Judy Bailey und Patrick Depuhl
in der Kulturkirche in Bremen ©dsk



Der Mann, der den Himmel in seinem Namen trug ...
 

… diesen Satz aus dem Bühnenprogramm von Judy Bailey und Patrick Depuhl hat sich in meinem Kopf festgesetzt. Was für eine Paradoxie! Denn der Mann, der den Himmel in seinem Namen trug - ist Heinrich Himmler, der „Reichsführer SS“, Initiator und Über-Vater des Lebensborn.
Und wie kommt dieser Mann in das Programm der beiden Künstler?

Judy Bailey und Patrick Depuhl erzählen in ihrem aktuellen Bühnenprogramm „Das Leben ist nicht schwarz-weiß“ ihre eigene Geschichte. Zuerst die Vor-Geschichte: Judy - geboren in London, aufgewachsen auf Barbados, der Heimat ihrer Vorfahren, die einmal Sklaven waren, gelandet in Deutschland, am Niederrhein. Patrick - in Duisburg auf die Welt gekommen, als Kind mehrmals zwischen Ruhrpott und den USA hin- und hergependelt, seit vielen Jahren mit Judy und den drei Söhnen am Niederrhein.

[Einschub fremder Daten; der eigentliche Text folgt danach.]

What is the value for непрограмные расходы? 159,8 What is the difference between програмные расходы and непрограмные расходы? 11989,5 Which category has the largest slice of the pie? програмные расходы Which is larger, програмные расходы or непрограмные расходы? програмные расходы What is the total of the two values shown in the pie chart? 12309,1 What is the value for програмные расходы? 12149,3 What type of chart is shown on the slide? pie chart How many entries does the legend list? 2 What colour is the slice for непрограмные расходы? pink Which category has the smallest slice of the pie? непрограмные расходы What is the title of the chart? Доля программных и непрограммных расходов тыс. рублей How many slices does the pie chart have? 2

In dieser Geschichte gibt es einen dunklen Fleck: Die Geburt von Patricks Vater in einem Lebensborn-Heim. Bis heute ist nicht klar, ob der Vater (gestorben 2011) wusste, was „Heim Hohehorst“ in seiner Geburtsurkunde bedeutet. Vielleicht hat es ihn nicht interessiert – vielleicht wollte er nicht an seine ersten Lebensjahre rühren. Wie er mit 14 erfahren hat, dass seine Eltern nicht seine „richtigen“ Eltern sind, sondern Tante und Onkel. Dass in Wirklichkeit „Tante Lydia“ seine biologische Mutter ist - die Schwester seiner Bisher-Mutter. Eine verkehrte Geschichte, die aber für ein Lebensborn-Kind – verglichen mit den Erfahrungen anderer Lebensborn-Geborener - eigentlich glimpflich verlaufen ist. Er wurde geliebt! Er war der Tante und ihrem Mann willkommen! Aber der Schmerz über die Täuschung muss riesig gewesen sein.

Einen Vater zu haben, der im Lebensborn auf die Welt gekommen ist, unter dem Vorzeichen der Rasse, der vermeintlich „überlegenen“, „auserwählten“ „arischen“ Rasse – das beschäftigt Patrick Depuhl, seitdem er hinter die Bedeutung „Heim Hohehorst“ gekommen ist. Und es beschäftigt auch seine Frau, die zu denen gehört, die in den Augen der Nationalsozialisten „minderwertig“ gewesen wäre – nur weil sie eine schwarze Haut hat. Das diese beiden zusammengefunden hat, dass sie damit die Reinheitsfantasien der Nazis aufs Schönste konterkarieren, ist mehr als ein privater Triumpf … Dass sie ihre Geschichten auf die Bühne bringen, in Städten und Städtchen, in Kirchen und Schulen auftreten, singen (Judy) und vortragen (Patrick), kann und soll die Augen öffnen für den Un-Sinn rassistischen Denkens.
Eine mutige Form, mit dem Lebensborn-Erbe umzugehen, als Lebensborn-Enkel in der Welt zu sein!